### FRAGMENTO SELECCIONADO
○ ○ ○ ○ ○

El día que temíamos llegó, el 27 de febrero se anunció un primer ingreso confirmado de COVID-19, aquí mismo, en la ciudad; de inmediato supimos que sólo era cuestión de días para que se nos presentaran casos en la unidad hospitalaria. El 21 de marzo tuvimos un ingreso a urgencias, era un paciente al cual atendimos como a cualquier otro, fui a casa a comer, regresé y nos hicieron un anuncio que nos heló la sangre: “El ingreso de tal hora es un paciente sospechoso de COVID”.
Traté de mantener una actitud serena y no alarmarme, sin embargo, una preocupación llegaba a mí: mis hermanas viven aquí en la ciudad conmigo, ¿y si en su trayecto se contagian?, ¿y si me contagio y termino contagiándolas?; sospecho que la preocupación la compartí con todos mis compañeros. Inmediatamente nos aislamos, por fortuna, la sospecha no se confirmó positiva, pero no había que bajar la guardia, ese era nuestro primer anuncio de lo que se venía.
A los dos días el gobierno anunció el inicio de la Jornada Nacional de Sana Distancia, una iniciativa que buscaba educar a la población sobre el nuevo virus y las medidas de precaución que debían tomar.

○ ○ ○ ○ ○

### ACTIVIDAD 1
Traduce al inglés esta oración del fragmento seleccionado: «A los dos días el gobierno anunció el inicio de la Jornada Nacional de Sana Distancia, una iniciativa que buscaba educar a la población sobre el nuevo virus y las medidas de precaución que debían tomar.»
### ACTIVIDAD 2
Reproduce del fragmento seleccionado el pasaje que comienza con “Traté de mantener” y sigue hasta “que debían tomar.”.
### ACTIVIDAD 3
Según el fragmento seleccionado, ¿en qué fecha llegó a urgencias el paciente que luego se anunció como sospechoso de COVID?

### DATOS PARA ANALIZAR
○ ○ ○ ○ ○

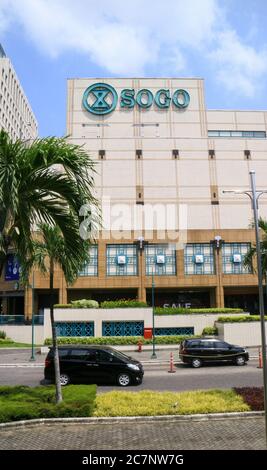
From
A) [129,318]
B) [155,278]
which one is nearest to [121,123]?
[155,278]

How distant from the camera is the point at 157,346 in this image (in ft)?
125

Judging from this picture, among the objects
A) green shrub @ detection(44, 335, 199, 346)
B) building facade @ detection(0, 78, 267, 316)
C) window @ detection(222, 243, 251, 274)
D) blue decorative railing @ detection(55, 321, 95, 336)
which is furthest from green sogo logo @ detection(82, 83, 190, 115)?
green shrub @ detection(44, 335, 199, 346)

○ ○ ○ ○ ○

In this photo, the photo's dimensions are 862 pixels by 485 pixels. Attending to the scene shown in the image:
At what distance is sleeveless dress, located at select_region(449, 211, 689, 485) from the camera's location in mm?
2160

○ ○ ○ ○ ○

### RESULTADO DEL EJERCICIO 1
Two days later, the government announced the start of the National Healthy Distance Campaign, an initiative that sought to educate the population about the new virus and the precautionary measures they had to take.

### RESULTADO DEL EJERCICIO 2
Traté de mantener una actitud serena y no alarmarme, sin embargo, una preocupación llegaba a mí: mis hermanas viven aquí en la ciudad conmigo, ¿y si en su trayecto se contagian?, ¿y si me contagio y termino contagiándolas?; sospecho que la preocupación la compartí con todos mis compañeros. Inmediatamente nos aislamos, por fortuna, la sospecha no se confirmó positiva, pero no había que bajar la guardia, ese era nuestro primer anuncio de lo que se venía.
A los dos días el gobierno anunció el inicio de la Jornada Nacional de Sana Distancia, una iniciativa que buscaba educar a la población sobre el nuevo virus y las medidas de precaución que debían tomar.

### RESULTADO DEL EJERCICIO 3
El 21 de marzo.